__Testo di lettura__:
┌──

I fedeli che si sono affidati e che si affidano al momento cratofanico del sangue che si scioglie sono statI salvati dalla fame, dalla peste, dalla lava del Vesuvio, dai terremoti e saranno salvati dalle malattie dai momenti critici e da ogni stato di trascendenza irrelata. Il Santo a cui le cosiddette ‘’parenti di S Gennaro’’ rivolgono preghiere di protezione, difesa e consolazione è presente e vivo “ Potenzia di S Gennare, pruteggetece, Sangue di S Gennare, defendetece”.
Con San Gennaro si instaura un rapporto amicale: Troisi in una scenetta intitolata a San Gennaro si preoccupa innanzitutto che il Santo lo riconosca e non lo confonda con un altro fedele: “ nun vulesse ca o’ fatt che tu pierde tutto chillo sanghe, ogni anno, pe’ fa’ o miracolo, he capito…nu poco d’anemia, ‘na cosa…accummence a vede’ na faccia pe’ nata…che, vide buone, eh, S Gennà… iss tene’ a barba, è curto…”

└──

__Attività__: Nel testo di lettura, di che cosa si preoccupa innanzitutto Troisi nella scenetta intitolata a San Gennaro? Rispondi in una frase, per favore. Per questa attività i dati non servono.

__Dati forniti__:
┌──

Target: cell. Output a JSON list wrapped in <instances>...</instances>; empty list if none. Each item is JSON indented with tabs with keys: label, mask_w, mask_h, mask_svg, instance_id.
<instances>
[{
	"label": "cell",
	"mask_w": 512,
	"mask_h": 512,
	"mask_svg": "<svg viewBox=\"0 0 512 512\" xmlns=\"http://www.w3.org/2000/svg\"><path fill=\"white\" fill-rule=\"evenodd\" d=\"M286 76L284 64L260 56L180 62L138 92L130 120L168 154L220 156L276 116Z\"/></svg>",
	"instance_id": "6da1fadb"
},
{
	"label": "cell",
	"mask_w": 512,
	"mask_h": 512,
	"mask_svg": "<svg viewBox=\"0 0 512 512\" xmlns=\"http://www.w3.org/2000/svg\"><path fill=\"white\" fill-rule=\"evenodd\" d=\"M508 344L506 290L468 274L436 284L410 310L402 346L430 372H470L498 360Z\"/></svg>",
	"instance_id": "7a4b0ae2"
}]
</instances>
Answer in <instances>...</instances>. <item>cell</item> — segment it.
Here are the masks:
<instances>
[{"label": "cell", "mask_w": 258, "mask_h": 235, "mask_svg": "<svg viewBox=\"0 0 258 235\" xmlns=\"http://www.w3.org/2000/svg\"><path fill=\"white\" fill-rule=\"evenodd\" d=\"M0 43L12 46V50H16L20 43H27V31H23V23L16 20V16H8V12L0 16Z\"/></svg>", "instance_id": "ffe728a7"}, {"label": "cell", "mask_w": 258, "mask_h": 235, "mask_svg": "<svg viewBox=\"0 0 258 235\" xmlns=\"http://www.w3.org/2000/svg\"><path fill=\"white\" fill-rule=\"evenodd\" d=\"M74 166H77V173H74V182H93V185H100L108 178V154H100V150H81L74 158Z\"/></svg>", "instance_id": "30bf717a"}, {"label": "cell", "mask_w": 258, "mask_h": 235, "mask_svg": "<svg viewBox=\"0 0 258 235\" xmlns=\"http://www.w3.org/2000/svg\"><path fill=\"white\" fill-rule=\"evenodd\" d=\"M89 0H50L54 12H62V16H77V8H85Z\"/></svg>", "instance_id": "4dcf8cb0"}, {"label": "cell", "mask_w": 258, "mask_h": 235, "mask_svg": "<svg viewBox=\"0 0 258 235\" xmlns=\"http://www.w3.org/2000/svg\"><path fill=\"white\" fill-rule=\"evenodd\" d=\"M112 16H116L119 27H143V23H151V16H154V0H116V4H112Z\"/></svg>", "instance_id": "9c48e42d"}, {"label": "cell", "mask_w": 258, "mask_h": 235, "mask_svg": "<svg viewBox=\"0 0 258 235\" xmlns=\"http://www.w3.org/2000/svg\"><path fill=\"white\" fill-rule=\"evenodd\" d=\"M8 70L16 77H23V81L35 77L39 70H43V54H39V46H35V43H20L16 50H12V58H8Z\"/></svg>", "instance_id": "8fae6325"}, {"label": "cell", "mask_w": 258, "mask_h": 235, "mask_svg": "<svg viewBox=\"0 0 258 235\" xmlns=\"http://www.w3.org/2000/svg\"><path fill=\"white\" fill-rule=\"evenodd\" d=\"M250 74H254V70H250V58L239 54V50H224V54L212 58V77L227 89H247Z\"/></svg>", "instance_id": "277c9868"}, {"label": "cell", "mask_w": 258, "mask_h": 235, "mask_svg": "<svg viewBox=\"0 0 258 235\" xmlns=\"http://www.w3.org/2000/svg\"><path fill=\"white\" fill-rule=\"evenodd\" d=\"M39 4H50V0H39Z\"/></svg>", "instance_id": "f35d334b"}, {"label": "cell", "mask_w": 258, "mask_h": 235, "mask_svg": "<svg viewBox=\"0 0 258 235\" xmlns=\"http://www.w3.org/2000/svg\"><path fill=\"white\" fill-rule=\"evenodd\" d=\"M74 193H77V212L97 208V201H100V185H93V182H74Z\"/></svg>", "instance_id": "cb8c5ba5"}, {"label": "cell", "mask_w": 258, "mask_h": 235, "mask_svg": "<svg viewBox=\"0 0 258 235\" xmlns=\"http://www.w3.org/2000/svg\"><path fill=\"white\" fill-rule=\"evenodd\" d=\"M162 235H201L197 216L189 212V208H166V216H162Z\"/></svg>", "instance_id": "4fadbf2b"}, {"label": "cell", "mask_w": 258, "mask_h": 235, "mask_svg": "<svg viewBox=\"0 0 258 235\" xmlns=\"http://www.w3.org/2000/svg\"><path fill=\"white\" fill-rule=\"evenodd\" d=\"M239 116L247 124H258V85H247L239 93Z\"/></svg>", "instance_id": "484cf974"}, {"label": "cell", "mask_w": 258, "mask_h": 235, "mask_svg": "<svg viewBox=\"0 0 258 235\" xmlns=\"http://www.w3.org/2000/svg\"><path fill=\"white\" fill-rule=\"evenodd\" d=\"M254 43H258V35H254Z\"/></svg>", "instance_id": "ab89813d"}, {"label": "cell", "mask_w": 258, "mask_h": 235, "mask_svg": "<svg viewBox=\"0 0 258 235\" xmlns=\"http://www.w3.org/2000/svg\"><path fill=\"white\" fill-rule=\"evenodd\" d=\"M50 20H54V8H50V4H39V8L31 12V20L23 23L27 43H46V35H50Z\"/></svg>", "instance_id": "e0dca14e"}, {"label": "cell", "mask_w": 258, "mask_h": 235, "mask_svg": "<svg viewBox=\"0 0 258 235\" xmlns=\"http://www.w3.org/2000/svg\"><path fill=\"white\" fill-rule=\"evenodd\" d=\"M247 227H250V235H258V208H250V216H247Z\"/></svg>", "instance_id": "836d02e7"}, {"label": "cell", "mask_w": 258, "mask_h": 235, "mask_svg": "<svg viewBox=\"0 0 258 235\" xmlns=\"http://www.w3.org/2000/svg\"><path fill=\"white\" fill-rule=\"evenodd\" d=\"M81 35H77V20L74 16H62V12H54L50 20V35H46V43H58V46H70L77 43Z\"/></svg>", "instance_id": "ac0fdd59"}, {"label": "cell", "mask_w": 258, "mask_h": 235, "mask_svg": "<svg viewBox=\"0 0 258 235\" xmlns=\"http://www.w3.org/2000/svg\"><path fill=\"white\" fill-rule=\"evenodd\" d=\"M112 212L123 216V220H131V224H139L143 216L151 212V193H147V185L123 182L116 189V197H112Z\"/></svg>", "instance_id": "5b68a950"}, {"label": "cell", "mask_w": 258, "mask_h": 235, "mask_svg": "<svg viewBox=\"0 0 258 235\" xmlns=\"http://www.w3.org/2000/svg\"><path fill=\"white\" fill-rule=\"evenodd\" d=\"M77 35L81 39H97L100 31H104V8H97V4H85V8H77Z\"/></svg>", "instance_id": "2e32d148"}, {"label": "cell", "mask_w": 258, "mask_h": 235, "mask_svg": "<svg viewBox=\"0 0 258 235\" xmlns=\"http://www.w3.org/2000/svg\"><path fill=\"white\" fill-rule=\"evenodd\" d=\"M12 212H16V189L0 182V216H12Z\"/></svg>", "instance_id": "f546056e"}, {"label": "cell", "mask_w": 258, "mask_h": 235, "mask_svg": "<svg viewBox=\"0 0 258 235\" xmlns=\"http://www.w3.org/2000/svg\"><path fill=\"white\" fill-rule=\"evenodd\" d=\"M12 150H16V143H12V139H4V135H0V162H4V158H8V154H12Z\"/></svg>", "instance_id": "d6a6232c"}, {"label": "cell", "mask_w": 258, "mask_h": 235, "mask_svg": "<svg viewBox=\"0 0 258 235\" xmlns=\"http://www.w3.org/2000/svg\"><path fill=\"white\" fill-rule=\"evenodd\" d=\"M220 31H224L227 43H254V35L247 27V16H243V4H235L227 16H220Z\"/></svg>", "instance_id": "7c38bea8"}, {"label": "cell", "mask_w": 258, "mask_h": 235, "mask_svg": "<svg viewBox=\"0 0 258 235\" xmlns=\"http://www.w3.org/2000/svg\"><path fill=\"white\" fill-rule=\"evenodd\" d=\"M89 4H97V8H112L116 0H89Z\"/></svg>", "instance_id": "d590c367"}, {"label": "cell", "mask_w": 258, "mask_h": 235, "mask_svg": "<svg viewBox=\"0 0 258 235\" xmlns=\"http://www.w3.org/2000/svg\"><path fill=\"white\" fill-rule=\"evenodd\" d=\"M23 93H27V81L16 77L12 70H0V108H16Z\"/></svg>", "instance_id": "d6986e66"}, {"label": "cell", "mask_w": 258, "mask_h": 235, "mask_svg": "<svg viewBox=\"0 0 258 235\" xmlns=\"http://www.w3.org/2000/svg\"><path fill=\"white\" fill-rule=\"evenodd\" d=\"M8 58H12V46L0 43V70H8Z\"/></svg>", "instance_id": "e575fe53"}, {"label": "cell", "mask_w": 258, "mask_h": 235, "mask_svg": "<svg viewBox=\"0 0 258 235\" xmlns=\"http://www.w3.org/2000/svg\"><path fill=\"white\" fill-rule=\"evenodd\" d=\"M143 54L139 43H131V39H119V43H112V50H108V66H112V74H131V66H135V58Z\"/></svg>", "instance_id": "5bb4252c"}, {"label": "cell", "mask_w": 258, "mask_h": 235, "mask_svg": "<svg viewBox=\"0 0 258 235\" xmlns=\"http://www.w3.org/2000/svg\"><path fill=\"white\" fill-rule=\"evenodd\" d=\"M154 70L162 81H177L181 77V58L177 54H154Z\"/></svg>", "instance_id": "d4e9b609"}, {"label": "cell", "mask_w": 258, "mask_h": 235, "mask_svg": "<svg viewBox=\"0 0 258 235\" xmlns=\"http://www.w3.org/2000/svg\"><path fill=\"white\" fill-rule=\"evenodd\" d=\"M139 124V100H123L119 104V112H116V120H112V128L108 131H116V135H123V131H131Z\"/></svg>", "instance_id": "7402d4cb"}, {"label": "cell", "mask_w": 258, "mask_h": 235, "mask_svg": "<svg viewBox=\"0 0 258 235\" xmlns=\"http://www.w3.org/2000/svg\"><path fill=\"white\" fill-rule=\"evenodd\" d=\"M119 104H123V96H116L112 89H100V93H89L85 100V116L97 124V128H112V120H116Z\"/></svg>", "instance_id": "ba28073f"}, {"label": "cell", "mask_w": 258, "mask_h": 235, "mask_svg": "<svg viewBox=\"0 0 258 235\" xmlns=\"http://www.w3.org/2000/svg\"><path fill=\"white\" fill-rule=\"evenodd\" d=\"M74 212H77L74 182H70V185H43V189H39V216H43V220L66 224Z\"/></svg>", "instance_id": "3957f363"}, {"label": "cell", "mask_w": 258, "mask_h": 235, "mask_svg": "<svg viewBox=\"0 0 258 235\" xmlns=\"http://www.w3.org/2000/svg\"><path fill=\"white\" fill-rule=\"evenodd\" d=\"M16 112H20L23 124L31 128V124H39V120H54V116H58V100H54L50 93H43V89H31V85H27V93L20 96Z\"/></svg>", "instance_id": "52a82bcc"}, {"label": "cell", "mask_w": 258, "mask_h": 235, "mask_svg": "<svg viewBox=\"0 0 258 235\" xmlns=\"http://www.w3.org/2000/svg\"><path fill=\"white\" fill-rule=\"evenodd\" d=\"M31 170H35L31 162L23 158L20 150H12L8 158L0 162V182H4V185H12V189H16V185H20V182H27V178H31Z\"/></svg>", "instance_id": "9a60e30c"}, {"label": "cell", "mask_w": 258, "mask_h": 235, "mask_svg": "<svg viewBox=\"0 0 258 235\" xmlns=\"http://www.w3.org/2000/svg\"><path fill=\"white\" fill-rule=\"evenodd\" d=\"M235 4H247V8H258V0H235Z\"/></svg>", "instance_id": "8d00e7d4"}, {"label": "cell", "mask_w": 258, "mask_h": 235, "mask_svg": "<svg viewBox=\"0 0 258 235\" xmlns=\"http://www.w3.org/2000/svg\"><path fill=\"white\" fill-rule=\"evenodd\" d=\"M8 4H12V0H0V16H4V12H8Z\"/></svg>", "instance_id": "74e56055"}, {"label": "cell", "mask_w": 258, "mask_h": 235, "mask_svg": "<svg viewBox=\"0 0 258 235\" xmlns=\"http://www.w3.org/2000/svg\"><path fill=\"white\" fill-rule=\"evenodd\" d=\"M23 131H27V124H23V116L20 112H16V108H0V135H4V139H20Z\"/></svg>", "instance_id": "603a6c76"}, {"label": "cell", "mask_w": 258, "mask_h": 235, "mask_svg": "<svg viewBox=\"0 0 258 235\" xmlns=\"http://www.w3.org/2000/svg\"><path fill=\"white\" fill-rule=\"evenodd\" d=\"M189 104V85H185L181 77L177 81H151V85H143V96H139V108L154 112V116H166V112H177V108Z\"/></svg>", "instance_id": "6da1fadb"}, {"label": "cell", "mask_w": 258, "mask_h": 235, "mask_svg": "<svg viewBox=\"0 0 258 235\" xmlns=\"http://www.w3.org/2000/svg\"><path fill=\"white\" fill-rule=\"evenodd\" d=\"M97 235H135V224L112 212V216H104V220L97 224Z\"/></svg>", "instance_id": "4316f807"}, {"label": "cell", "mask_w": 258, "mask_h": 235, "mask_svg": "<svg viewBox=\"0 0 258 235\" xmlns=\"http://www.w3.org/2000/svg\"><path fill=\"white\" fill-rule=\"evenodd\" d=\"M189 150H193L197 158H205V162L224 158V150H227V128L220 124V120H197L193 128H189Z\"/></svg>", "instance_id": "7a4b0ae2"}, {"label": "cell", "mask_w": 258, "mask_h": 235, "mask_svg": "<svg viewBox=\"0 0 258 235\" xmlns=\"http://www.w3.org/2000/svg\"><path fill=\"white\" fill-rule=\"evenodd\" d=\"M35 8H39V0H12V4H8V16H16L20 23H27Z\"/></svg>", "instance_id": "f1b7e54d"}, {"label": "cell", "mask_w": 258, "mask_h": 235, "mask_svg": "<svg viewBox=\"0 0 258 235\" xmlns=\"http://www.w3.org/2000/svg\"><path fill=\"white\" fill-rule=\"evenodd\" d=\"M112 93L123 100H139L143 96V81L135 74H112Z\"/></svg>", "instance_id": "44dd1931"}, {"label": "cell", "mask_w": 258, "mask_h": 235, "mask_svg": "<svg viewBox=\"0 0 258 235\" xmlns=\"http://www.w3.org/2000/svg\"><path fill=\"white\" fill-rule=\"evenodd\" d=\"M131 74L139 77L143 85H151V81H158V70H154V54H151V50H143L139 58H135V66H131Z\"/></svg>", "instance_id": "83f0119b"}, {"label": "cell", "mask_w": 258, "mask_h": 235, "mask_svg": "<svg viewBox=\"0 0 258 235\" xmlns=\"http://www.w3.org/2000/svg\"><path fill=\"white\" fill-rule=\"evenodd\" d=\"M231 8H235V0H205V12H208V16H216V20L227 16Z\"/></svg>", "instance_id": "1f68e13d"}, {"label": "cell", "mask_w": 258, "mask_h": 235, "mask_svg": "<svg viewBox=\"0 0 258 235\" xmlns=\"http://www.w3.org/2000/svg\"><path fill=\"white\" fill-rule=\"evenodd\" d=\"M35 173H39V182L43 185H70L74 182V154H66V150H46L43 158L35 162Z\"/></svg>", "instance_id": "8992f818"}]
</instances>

└──

__Risposta all'esercizio__: Si preoccupa che il Santo lo riconosca e non lo confonda con un altro fedele.